REQUIRED ACTION |
Each line of the material must reappear unchanged in the answer.

MATERIAL FOR THE TASK |
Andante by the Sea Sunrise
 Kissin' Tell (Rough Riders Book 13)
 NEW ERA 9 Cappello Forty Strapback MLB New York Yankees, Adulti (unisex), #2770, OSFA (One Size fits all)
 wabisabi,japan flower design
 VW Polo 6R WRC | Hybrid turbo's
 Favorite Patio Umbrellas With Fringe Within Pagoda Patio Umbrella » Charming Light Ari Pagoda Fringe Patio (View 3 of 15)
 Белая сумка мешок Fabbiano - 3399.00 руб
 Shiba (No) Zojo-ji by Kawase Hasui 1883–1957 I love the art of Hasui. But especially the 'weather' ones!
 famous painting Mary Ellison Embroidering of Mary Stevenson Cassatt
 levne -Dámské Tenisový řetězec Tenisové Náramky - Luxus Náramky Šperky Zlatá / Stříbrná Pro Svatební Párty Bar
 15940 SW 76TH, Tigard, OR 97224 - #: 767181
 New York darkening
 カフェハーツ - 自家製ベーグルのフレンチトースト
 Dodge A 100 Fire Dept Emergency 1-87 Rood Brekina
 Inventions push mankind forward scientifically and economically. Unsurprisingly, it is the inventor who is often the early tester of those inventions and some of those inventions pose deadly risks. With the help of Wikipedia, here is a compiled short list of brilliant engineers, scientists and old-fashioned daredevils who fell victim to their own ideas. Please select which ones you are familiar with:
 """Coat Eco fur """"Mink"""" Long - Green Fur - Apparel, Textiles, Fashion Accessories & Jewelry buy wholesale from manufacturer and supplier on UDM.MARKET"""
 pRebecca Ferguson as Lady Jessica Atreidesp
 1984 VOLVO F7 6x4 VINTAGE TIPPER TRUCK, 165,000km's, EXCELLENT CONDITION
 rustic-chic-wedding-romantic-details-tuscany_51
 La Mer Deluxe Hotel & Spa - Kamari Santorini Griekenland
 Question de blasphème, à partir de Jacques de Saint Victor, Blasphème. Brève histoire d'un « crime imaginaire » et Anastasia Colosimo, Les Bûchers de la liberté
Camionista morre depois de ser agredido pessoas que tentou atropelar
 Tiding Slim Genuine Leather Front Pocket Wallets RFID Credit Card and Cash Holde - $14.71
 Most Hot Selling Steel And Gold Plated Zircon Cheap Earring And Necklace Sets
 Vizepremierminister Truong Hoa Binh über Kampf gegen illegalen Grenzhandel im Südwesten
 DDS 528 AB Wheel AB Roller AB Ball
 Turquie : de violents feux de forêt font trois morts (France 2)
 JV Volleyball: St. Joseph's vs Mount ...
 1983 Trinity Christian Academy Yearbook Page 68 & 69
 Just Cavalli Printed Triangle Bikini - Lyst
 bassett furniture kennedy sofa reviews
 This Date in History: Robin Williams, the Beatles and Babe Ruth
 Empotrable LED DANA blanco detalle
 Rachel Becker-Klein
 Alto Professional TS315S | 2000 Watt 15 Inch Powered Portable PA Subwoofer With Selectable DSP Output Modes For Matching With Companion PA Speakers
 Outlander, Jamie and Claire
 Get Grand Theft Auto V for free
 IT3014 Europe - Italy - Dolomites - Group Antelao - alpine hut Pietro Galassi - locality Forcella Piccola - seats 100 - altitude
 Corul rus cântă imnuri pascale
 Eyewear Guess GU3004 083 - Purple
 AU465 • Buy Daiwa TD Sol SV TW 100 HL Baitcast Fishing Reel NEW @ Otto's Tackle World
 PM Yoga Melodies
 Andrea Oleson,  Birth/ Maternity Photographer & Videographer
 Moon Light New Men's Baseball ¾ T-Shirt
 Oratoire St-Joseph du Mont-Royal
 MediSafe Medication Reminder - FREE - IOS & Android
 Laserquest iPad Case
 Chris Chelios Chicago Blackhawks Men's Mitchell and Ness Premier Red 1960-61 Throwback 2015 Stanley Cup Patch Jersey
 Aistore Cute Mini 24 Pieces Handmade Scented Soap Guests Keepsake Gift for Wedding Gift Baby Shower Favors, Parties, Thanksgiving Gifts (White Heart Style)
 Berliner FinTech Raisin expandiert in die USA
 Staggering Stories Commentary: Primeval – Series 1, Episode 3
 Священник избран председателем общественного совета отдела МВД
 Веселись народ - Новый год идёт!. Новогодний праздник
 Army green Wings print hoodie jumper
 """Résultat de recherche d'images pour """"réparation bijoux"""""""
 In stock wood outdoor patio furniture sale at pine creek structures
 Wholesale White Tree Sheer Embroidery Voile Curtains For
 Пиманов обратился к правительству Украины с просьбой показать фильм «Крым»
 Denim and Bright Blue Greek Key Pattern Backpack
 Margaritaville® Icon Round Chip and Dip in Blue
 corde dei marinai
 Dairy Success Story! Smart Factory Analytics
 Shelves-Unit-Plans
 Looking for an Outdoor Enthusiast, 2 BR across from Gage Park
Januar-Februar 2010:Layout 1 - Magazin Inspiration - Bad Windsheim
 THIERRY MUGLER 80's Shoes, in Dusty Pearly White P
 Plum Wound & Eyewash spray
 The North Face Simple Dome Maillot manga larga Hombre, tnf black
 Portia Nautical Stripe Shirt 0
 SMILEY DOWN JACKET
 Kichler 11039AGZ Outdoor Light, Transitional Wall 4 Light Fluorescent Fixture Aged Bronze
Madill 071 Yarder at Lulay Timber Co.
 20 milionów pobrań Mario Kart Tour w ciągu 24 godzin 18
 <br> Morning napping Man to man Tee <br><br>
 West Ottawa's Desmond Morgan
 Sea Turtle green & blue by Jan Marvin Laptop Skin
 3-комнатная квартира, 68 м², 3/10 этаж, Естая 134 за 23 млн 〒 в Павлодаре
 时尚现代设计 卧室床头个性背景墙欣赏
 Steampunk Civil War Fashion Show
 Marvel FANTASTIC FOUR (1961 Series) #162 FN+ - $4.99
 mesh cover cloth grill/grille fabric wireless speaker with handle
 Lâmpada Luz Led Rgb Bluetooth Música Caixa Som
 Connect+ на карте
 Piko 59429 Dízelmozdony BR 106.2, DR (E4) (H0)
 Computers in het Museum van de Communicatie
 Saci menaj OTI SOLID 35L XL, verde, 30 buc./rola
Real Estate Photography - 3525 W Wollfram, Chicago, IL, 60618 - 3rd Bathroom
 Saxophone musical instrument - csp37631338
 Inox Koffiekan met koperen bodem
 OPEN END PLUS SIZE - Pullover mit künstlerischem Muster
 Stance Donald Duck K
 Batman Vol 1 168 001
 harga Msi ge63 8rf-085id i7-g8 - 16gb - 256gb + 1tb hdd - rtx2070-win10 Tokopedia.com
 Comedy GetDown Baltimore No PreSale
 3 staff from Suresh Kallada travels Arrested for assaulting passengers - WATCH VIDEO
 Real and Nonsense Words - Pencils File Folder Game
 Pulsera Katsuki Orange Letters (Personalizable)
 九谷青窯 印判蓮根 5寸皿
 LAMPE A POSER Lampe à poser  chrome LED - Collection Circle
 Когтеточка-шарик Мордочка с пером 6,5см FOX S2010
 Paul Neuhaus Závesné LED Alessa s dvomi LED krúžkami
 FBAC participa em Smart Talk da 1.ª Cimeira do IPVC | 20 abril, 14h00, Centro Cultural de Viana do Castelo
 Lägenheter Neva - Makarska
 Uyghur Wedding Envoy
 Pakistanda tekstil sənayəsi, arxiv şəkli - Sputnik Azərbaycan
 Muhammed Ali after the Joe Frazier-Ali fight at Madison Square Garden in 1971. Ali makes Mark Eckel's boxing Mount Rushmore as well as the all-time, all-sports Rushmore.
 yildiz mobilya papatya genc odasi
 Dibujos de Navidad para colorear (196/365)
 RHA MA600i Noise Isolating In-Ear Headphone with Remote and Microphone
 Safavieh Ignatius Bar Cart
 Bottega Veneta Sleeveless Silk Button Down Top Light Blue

OUTPUT FOR THIS EXERCISE |
Andante by the Sea Sunrise
 Kissin' Tell (Rough Riders Book 13)
 NEW ERA 9 Cappello Forty Strapback MLB New York Yankees, Adulti (unisex), #2770, OSFA (One Size fits all)
 wabisabi,japan flower design
 VW Polo 6R WRC | Hybrid turbo's
 Favorite Patio Umbrellas With Fringe Within Pagoda Patio Umbrella » Charming Light Ari Pagoda Fringe Patio (View 3 of 15)
 Белая сумка мешок Fabbiano - 3399.00 руб
 Shiba (No) Zojo-ji by Kawase Hasui 1883–1957 I love the art of Hasui. But especially the 'weather' ones!
 famous painting Mary Ellison Embroidering of Mary Stevenson Cassatt
 levne -Dámské Tenisový řetězec Tenisové Náramky - Luxus Náramky Šperky Zlatá / Stříbrná Pro Svatební Párty Bar
 15940 SW 76TH, Tigard, OR 97224 - #: 767181
 New York darkening
 カフェハーツ - 自家製ベーグルのフレンチトースト
 Dodge A 100 Fire Dept Emergency 1-87 Rood Brekina
 Inventions push mankind forward scientifically and economically. Unsurprisingly, it is the inventor who is often the early tester of those inventions and some of those inventions pose deadly risks. With the help of Wikipedia, here is a compiled short list of brilliant engineers, scientists and old-fashioned daredevils who fell victim to their own ideas. Please select which ones you are familiar with:
 """Coat Eco fur """"Mink"""" Long - Green Fur - Apparel, Textiles, Fashion Accessories & Jewelry buy wholesale from manufacturer and supplier on UDM.MARKET"""
 pRebecca Ferguson as Lady Jessica Atreidesp
 1984 VOLVO F7 6x4 VINTAGE TIPPER TRUCK, 165,000km's, EXCELLENT CONDITION
 rustic-chic-wedding-romantic-details-tuscany_51
 La Mer Deluxe Hotel & Spa - Kamari Santorini Griekenland
 Question de blasphème, à partir de Jacques de Saint Victor, Blasphème. Brève histoire d'un « crime imaginaire » et Anastasia Colosimo, Les Bûchers de la liberté
Camionista morre depois de ser agredido pessoas que tentou atropelar
 Tiding Slim Genuine Leather Front Pocket Wallets RFID Credit Card and Cash Holde - $14.71
 Most Hot Selling Steel And Gold Plated Zircon Cheap Earring And Necklace Sets
 Vizepremierminister Truong Hoa Binh über Kampf gegen illegalen Grenzhandel im Südwesten
 DDS 528 AB Wheel AB Roller AB Ball
 Turquie : de violents feux de forêt font trois morts (France 2)
 JV Volleyball: St. Joseph's vs Mount ...
 1983 Trinity Christian Academy Yearbook Page 68 & 69
 Just Cavalli Printed Triangle Bikini - Lyst
 bassett furniture kennedy sofa reviews
 This Date in History: Robin Williams, the Beatles and Babe Ruth
 Empotrable LED DANA blanco detalle
 Rachel Becker-Klein
 Alto Professional TS315S | 2000 Watt 15 Inch Powered Portable PA Subwoofer With Selectable DSP Output Modes For Matching With Companion PA Speakers
 Outlander, Jamie and Claire
 Get Grand Theft Auto V for free
 IT3014 Europe - Italy - Dolomites - Group Antelao - alpine hut Pietro Galassi - locality Forcella Piccola - seats 100 - altitude
 Corul rus cântă imnuri pascale
 Eyewear Guess GU3004 083 - Purple
 AU465 • Buy Daiwa TD Sol SV TW 100 HL Baitcast Fishing Reel NEW @ Otto's Tackle World
 PM Yoga Melodies
 Andrea Oleson,  Birth/ Maternity Photographer & Videographer
 Moon Light New Men's Baseball ¾ T-Shirt
 Oratoire St-Joseph du Mont-Royal
 MediSafe Medication Reminder - FREE - IOS & Android
 Laserquest iPad Case
 Chris Chelios Chicago Blackhawks Men's Mitchell and Ness Premier Red 1960-61 Throwback 2015 Stanley Cup Patch Jersey
 Aistore Cute Mini 24 Pieces Handmade Scented Soap Guests Keepsake Gift for Wedding Gift Baby Shower Favors, Parties, Thanksgiving Gifts (White Heart Style)
 Berliner FinTech Raisin expandiert in die USA
 Staggering Stories Commentary: Primeval – Series 1, Episode 3
 Священник избран председателем общественного совета отдела МВД
 Веселись народ - Новый год идёт!. Новогодний праздник
 Army green Wings print hoodie jumper
 """Résultat de recherche d'images pour """"réparation bijoux"""""""
 In stock wood outdoor patio furniture sale at pine creek structures
 Wholesale White Tree Sheer Embroidery Voile Curtains For
 Пиманов обратился к правительству Украины с просьбой показать фильм «Крым»
 Denim and Bright Blue Greek Key Pattern Backpack
 Margaritaville® Icon Round Chip and Dip in Blue
 corde dei marinai
 Dairy Success Story! Smart Factory Analytics
 Shelves-Unit-Plans
 Looking for an Outdoor Enthusiast, 2 BR across from Gage Park
Januar-Februar 2010:Layout 1 - Magazin Inspiration - Bad Windsheim
 THIERRY MUGLER 80's Shoes, in Dusty Pearly White P
 Plum Wound & Eyewash spray
 The North Face Simple Dome Maillot manga larga Hombre, tnf black
 Portia Nautical Stripe Shirt 0
 SMILEY DOWN JACKET
 Kichler 11039AGZ Outdoor Light, Transitional Wall 4 Light Fluorescent Fixture Aged Bronze
Madill 071 Yarder at Lulay Timber Co.
 20 milionów pobrań Mario Kart Tour w ciągu 24 godzin 18
 <br> Morning napping Man to man Tee <br><br>
 West Ottawa's Desmond Morgan
 Sea Turtle green & blue by Jan Marvin Laptop Skin
 3-комнатная квартира, 68 м², 3/10 этаж, Естая 134 за 23 млн 〒 в Павлодаре
 时尚现代设计 卧室床头个性背景墙欣赏
 Steampunk Civil War Fashion Show
 Marvel FANTASTIC FOUR (1961 Series) #162 FN+ - $4.99
 mesh cover cloth grill/grille fabric wireless speaker with handle
 Lâmpada Luz Led Rgb Bluetooth Música Caixa Som
 Connect+ на карте
 Piko 59429 Dízelmozdony BR 106.2, DR (E4) (H0)
 Computers in het Museum van de Communicatie
 Saci menaj OTI SOLID 35L XL, verde, 30 buc./rola
Real Estate Photography - 3525 W Wollfram, Chicago, IL, 60618 - 3rd Bathroom
 Saxophone musical instrument - csp37631338
 Inox Koffiekan met koperen bodem
 OPEN END PLUS SIZE - Pullover mit künstlerischem Muster
 Stance Donald Duck K
 Batman Vol 1 168 001
 harga Msi ge63 8rf-085id i7-g8 - 16gb - 256gb + 1tb hdd - rtx2070-win10 Tokopedia.com
 Comedy GetDown Baltimore No PreSale
 3 staff from Suresh Kallada travels Arrested for assaulting passengers - WATCH VIDEO
 Real and Nonsense Words - Pencils File Folder Game
 Pulsera Katsuki Orange Letters (Personalizable)
 九谷青窯 印判蓮根 5寸皿
 LAMPE A POSER Lampe à poser  chrome LED - Collection Circle
 Когтеточка-шарик Мордочка с пером 6,5см FOX S2010
 Paul Neuhaus Závesné LED Alessa s dvomi LED krúžkami
 FBAC participa em Smart Talk da 1.ª Cimeira do IPVC | 20 abril, 14h00, Centro Cultural de Viana do Castelo
 Lägenheter Neva - Makarska
 Uyghur Wedding Envoy
 Pakistanda tekstil sənayəsi, arxiv şəkli - Sputnik Azərbaycan
 Muhammed Ali after the Joe Frazier-Ali fight at Madison Square Garden in 1971. Ali makes Mark Eckel's boxing Mount Rushmore as well as the all-time, all-sports Rushmore.
 yildiz mobilya papatya genc odasi
 Dibujos de Navidad para colorear (196/365)
 RHA MA600i Noise Isolating In-Ear Headphone with Remote and Microphone
 Safavieh Ignatius Bar Cart
 Bottega Veneta Sleeveless Silk Button Down Top Light Blue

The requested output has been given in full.